Cheesbourg and the Valvoline Twin Special made few runs during the week before the second qualifying weekend. The disintegrating camshafts robbed the team of vital time on the track. The driver switched to another radical mount, Norm Demler’s with a GE turbine in a roadster chassis. Although its speed of a reported 260 mph on the straights contrasted with at least 100 mph less for Al Stein’s creation, that car too failed to make the starting lineup.
The twin-Porsche was wizard in the four turns, said Cheesbourg: “We had the fastest cornering speed of the meet. I could run through the turns flat-footed.” This fully validated Stein’s concept, which combined the high polar moment of inertia given by its widely disposed engines with a low center of gravity and four-wheel drive, a harbinger of things to come in the turbine-powered cars of 1967.
The weight aspect of the unique car’s power/weight ratio was also disadvantageous. One citation of “a bit over 2,000 pounds” would mean that the Stein car was carrying several hundred pounds more than the usual Speedway racers. The Twin Special “was unnecessarily heavy in lots of places” according to Tom Manning. The duplicated production-car transaxles were just one example.
Contrary to reports that the Valvoline-sponsored Twin Special “didn’t qualify” in 1966, no attempt to qualify it was made. Its best time just broke the one-minute barrier at 59.3 seconds. This would have been a big deal in 1962, when Parnelli Jones made history by being the first to qualify with four laps at less than a minute apiece for an average better than 150 mph, but by 1966 the field’s slowest qualifier averaged 56.6 seconds per lap for 159.01 mph. The average speed for 1966’s 33-car field was 160.251 mph.
In Al Stein’s favor is that this result was no embarrassment for a radical new concept at the Speedway. Some 22 entries failed to make the race that year, including one of two new cars built expressly for Indy along the latest lines by Joe Huffaker. Stein’s car foreshadowed
interest in four-wheel drive that flourished in 1967 through 1969. Indeed, Bill Cheesbourg tried to interest Al Stein and Norm Demler in joining forces to field a 4×4 turbine in 1967 but both declined, citing exhausted resources after their unrewarding 1966.
Stein was a year or two early. Had his dream machine been targeted at 1967 he could have obtained a brace of fuel-injected 901/21 Carrera 6 engines. These would have given him a total of 440 hp at 8,100 rpm on gasoline. Recalibrated to run on methanol and with a tip of the nitro can it would have had much more power for qualifying at some expense of fuel economy. The sixes would have run reliably throughout the month of May, giving Stein and his team the time they needed to lighten the vehicle and improve its aerodynamics—time that was stolen from them in 1966 by their last-minute struggles over camshafts.

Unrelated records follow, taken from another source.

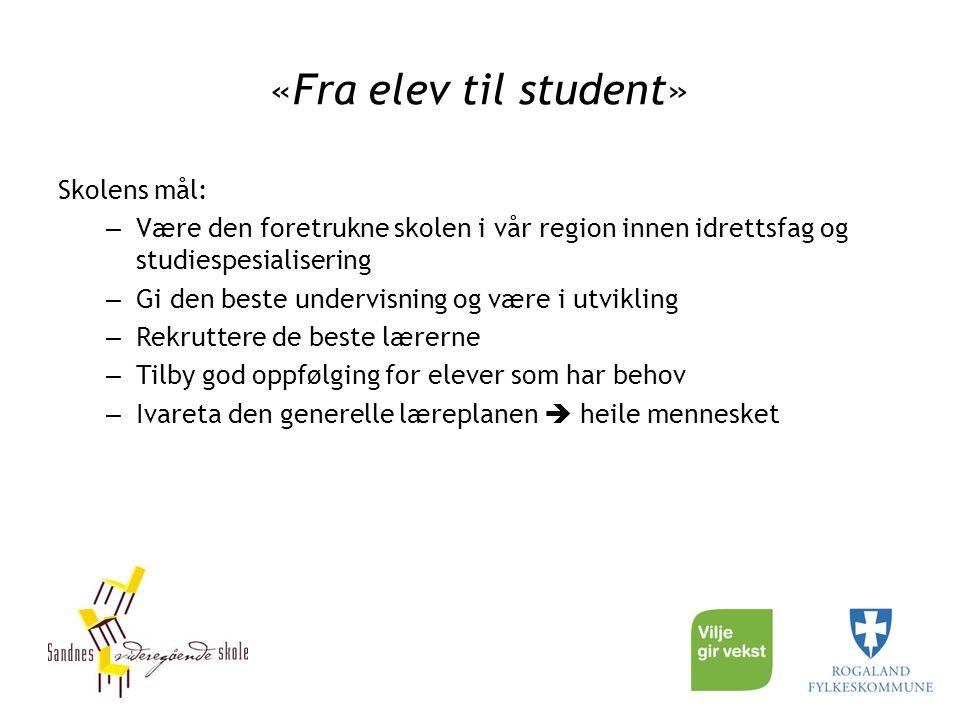 «Fra elev til student» Skolens mål:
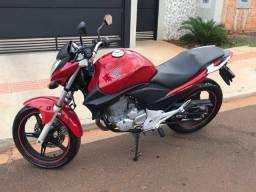 moto cb 300 ano 2012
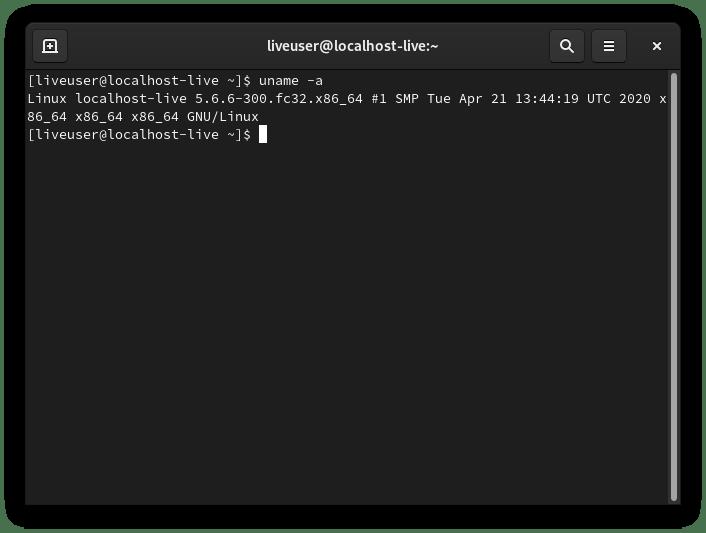 Versión de kernel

The Valvoline Twin Special made one more appearance in 1966 on the weekend of November 19-20. This was the final USAC race of the year, the Bobby Ball Memorial 200 Miles on the one-mile oval at Phoenix, Arizona. Don Meacham and Bill Cheesbourg are listed as its pilots during practice but—contrary to some reports—there is no indication that it competed in the race.

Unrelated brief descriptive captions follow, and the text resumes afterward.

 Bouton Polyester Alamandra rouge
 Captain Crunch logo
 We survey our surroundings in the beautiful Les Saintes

“Al didn’t put much work into it before Phoenix,” said crewman Byron Feldhaker. “He did it mainly as a tax write-off.” Contrasting with this is the report that Al Stein took the car back to Vaca Valley for pre-Phoenix testing, taking the wheel himself.
The sordid aftermath of the 1966 Indy effort was a welter of suits among Stein and Lukes and Shorman over the camshaft-regrind fiasco and the reluctance of Stein to pay for same. Some evidence shows that Al Stein had recognized the shortcomings of his car’s body and had fashioned a less-windcatching nosepiece. This was never to be tried for Stein let his twin-Porsche brainchild languish in his Orinda, California garage. He died in 1980. The car was eventually dismantled and sold for parts. Pieces of the aluminum bodywork can still be found in race shops across Southern California.